[ИСХОДНЫЙ ТЕКСТ]
★ ★ ★

Он не ответил. Прощаясь, я еще раз поблагодарил его за интервью. Валеев мельком посмотрел на меня. Кивнул. Он показался мне еще более уставшим.
Я пошел прочь по тихому, скованному холодом, проулку. Оглянулся. Человек в домашнем смотрел на небо, на темные облака.
Суета. Суета сует. Все суета. Так, наверное, думал он, взирая на небо, на остро выступившие в облачных прогалах звезды.
«На родной земле я кажусь себе изгоем»

★ ★ ★

[ПОКАЗАННЫЙ МАТЕРИАЛ]
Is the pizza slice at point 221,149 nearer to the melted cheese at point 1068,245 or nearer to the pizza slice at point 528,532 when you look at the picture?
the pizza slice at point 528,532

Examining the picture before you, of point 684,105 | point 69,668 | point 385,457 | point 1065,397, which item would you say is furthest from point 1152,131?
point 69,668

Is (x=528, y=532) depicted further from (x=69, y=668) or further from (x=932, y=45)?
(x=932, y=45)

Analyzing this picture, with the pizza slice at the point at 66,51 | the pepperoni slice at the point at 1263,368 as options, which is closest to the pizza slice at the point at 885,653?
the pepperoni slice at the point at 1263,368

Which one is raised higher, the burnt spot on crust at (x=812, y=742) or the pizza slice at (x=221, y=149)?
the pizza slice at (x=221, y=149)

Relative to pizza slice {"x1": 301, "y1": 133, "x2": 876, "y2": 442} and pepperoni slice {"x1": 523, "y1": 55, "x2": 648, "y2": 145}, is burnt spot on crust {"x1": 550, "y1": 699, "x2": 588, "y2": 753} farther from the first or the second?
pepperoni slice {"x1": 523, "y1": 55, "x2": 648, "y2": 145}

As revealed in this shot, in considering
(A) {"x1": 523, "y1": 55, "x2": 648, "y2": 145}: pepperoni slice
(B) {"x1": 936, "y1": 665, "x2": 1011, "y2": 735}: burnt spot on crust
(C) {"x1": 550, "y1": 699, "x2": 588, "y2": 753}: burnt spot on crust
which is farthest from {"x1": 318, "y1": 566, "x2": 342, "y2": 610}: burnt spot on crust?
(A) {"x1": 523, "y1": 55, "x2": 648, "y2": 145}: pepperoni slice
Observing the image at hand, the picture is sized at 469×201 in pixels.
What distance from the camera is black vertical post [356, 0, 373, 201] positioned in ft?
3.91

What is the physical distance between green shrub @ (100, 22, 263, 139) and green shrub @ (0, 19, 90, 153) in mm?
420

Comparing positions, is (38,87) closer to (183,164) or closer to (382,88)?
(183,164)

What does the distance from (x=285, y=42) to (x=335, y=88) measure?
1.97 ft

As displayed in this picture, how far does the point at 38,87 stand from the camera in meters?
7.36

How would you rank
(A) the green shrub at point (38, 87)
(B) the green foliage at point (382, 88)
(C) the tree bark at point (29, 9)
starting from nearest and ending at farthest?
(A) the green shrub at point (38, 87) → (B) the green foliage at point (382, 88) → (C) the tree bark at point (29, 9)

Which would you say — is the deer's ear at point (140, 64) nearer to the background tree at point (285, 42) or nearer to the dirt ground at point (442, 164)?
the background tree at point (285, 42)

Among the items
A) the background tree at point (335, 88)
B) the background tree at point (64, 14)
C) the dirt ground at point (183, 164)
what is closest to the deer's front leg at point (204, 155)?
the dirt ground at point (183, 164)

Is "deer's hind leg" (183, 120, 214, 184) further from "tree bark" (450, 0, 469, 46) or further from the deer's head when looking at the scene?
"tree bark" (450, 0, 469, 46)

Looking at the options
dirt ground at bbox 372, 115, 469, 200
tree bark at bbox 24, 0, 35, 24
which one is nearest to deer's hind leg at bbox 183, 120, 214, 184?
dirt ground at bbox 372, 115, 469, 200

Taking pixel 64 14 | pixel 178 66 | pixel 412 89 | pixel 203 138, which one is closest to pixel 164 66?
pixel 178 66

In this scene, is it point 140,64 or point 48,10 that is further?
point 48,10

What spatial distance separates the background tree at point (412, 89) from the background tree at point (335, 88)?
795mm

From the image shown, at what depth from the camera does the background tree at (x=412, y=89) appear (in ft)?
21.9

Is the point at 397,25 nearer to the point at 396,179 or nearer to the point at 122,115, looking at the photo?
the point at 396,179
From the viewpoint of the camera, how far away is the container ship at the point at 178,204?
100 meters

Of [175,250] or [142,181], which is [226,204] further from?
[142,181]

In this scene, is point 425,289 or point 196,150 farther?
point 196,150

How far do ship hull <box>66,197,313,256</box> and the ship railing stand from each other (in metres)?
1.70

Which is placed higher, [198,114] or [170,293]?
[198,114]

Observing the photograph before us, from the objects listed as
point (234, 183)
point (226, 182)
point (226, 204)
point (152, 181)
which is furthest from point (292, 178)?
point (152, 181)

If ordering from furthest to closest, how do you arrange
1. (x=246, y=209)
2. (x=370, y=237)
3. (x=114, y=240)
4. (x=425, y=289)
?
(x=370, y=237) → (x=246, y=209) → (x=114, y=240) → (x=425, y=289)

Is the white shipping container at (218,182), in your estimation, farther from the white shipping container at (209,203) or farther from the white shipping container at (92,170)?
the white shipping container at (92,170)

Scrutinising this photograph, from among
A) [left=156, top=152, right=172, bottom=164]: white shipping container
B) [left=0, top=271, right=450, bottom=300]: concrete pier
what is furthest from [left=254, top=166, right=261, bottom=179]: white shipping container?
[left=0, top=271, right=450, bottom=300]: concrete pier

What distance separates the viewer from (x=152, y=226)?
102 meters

★ ★ ★

[ЗАДАНИЕ 1] На что, согласно исходному тексту, смотрел человек в домашнем?
[ЗАДАНИЕ 2] Продолжите текст об интервью с Валеевым с того места, на котором он заканчивается.
Пункты не имеют никакого отношения к исходному тексту.

[ОТВЕТ 1] На небо, на темные облака.

[ОТВЕТ 2]
«Восточный экспресс», 12.2001, Р.Даутова
Кто такой Диас Валеев? Для поколения казанцев, рожденных в 60-70-х годах, это не вопрос. Диас Валеев – целое явление, которое нельзя не знать. Это все равно что спросить: где находится казанский Булак или что такое зоопарк… А вот те, кто помоложе, знают этого самобытного писателя куда хуже. Дело в том, что Диас Валеев, поражавший в застойные времена смелостью тем и дерзостью своих суждений и входивший в число самых перспективных драматургов и прозаиков России, чьи книги порой зачитывались до дыр, ныне находится несколько в тени. И не только потому, что судьба татарского прозаика в Татарстане, пишущего на русском языке, по большому счету многотрудна. Осень жизни больше располагает к осмыслению и анализу, чем к митинговой шумихе. Видимо, поэтому Валеев последнее десятилетие пишет философские вещи. И наши вопросы об итогах прошедшего века (в рамках акции «Татарский век») не стали для него неожиданностью.
Р.Д. Диас Назихович, какой период ХХ столетия, на ваш взгляд, можно назвать самым плодотворным для татарского народа?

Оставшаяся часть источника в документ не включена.